In many parts of Greece on August 9, the fierce winds weakened, so the fires were not fanned further. The breather for emergency workers is likely to be short-lived, however, as another heat wave with temperatures of over 40 degrees is on its way — with the potential to worsen the situation.
Forest fires have been raging in Greece for weeks, to the north of Athens and on the island of Euboea in particular. While firefighters are slowly getting a grip on the flames on the mainland, the fires are still blazing on the island of Euboea and also on the Peleponnese Peninsula. But, even in areas where the situation seems to have calmed down, individual embers can quickly reignite. Many people have lost everything. "This was a paradise, with rare trees, peacocks and game," a resident smudged with ashes told a DW correspondent. "Look at it now, a moonscape, everything burned."
Fires in Greece are not unusual during hot summers, but the scale of the 2021 fires is. According to the European Forest Fire Information System (EFFIS), almost twice as many forests had gone up in flames in Greece by August 5 as the average for the years 2008 to 2020. In addition to climate change, the reasons for the destructive flames are complex and often man-made: a carelessly tossed cigarette that smolders on the dry ground, glass shards from a broken bottle that work like magnifying glasses.
World on fire
Some of the fires are said to have been started deliberately to make room for new houses. Severe heat additionally fuels the flames in the truest sense of the word.

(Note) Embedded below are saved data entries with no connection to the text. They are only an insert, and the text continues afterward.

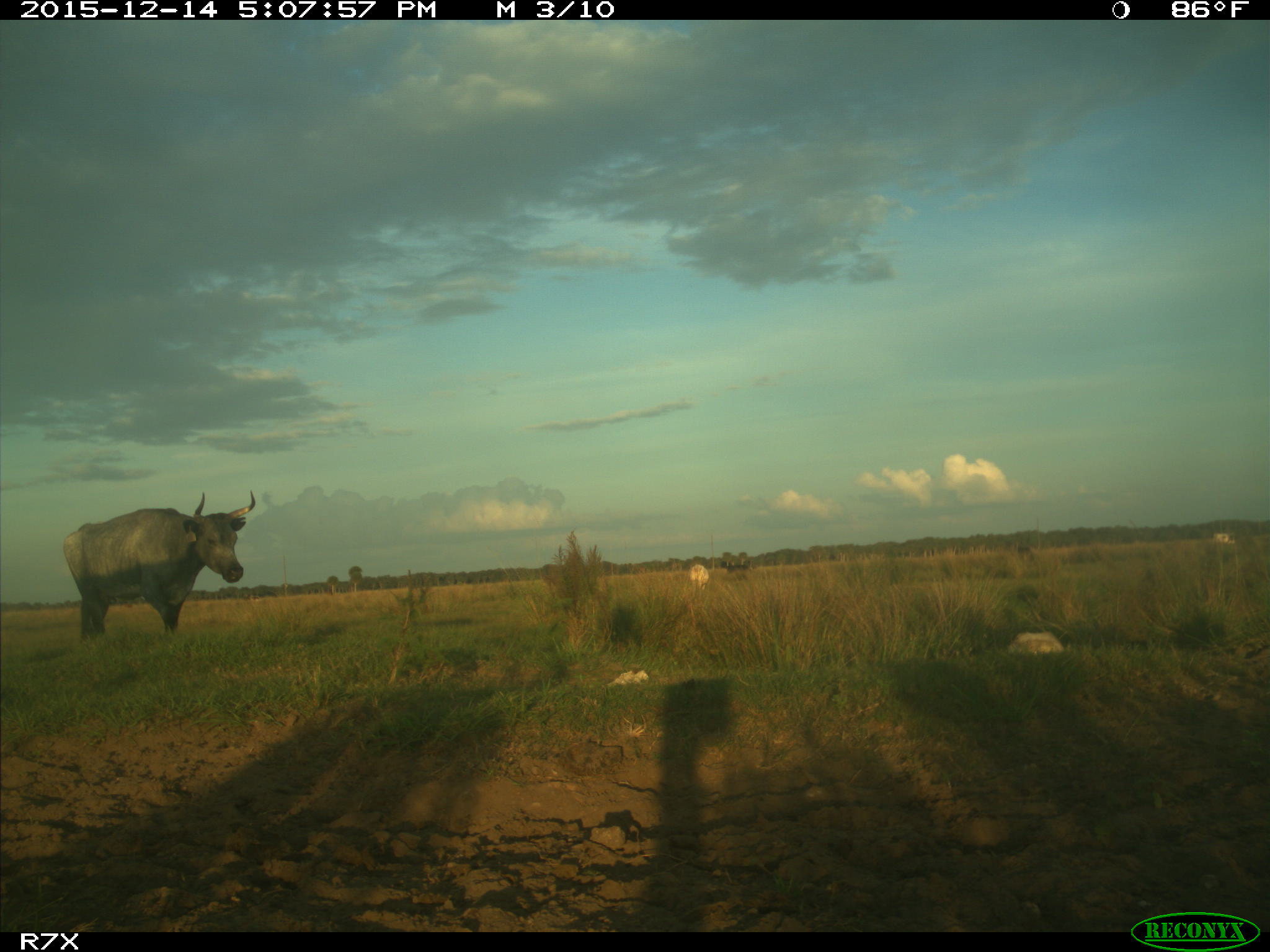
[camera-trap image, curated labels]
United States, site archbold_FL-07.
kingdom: Animalia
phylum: Chordata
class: Mammalia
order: Artiodactyla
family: Bovidae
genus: Bos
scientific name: Bos taurus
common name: domestic cow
Bos taurus (domestic cow).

Droughts, fires and floods are making life increasingly difficult in many regions of the world. Firefighters in Mediterranean nations including Italy, Turkey, North Macedonia, Bulgaria and the Balkans have also been trying to contain the fires for weeks. Turkish President Recep Tayyip Erdogan called the fires the worst in his country's history.
Fires are raging on the U.S. West Coast, in Canada and in Russia, where the forestry protection agency has recorded about 240 fires on about 3.5 million hectares (8.65 million acres) on August 9 — an area as large as the German state of Baden-Württemberg. The Yakutia region is particularly affected. Smoke is drifting south, to the border with Mongolia. The wildfire smoke has meanwhile reached the North Pole, a first in recorded history, according to the U.S. space agency, NASA.
In Northern California emergency services are battling the Dixie Fire. With over 80,000 hectares burned, it is the second-largest fire in California history, authorities say. "It was like driving out of a war zone that you see in a movie," Tami Kugler, who fled Greenville and now lives in a tent at an evacuation station, told the AFP news agency. The historic Gold Rush-era town of Greenville was completely destroyed. Fires are not uncommon on the U.S. West Coast either, but the unrelenting heat has made the region particularly vulnerable to fire.
'Our future'
According to the latest Intergovernmental Panel on Climate Change report, extreme weather events such as droughts will become more frequent in the future. Climate researchers have long agreed that advancing global warming significantly increases the likelihood of extreme weather. Warmer air in the Mediterranean region, for instance, can cause the air to absorb more water vapor, which in turn falls to the ground in the form of heavy rains that can lead to severe flooding — which happened just recently in the German states of North Rhine-Westphalia and Rhineland-Palatinate, as well as in Belgium. "Extreme weather is now part of our future," Levke Caesar, a climate researcher at Maynooth University in Ireland, told DW .
China, India and Myanmar are also struggling with severe flooding. Days of rainfall led to severe flooding in the central Chinese province of Henan, many people died, and hundreds of thousands lost their homes. The monsoon in India was more severe than it had been for decades. More than 40 people were killed in a landslide alone. In Myanmar, too, people are fighting the murky floods. In Bangladesh, villages housing Rohingya refugees were flooded.
African countries are also battling floods. Lagos, Nigeria's economic hub, was flooded in July. The growing city's sewage system is inadequate. In South Sudan, about 90,000 people have been affected by flooding following heavy rains, the U.N. Office for the Coordination of Humanitarian Affairs (OCHA) announced a few days ago, prompting thousands of people to flee.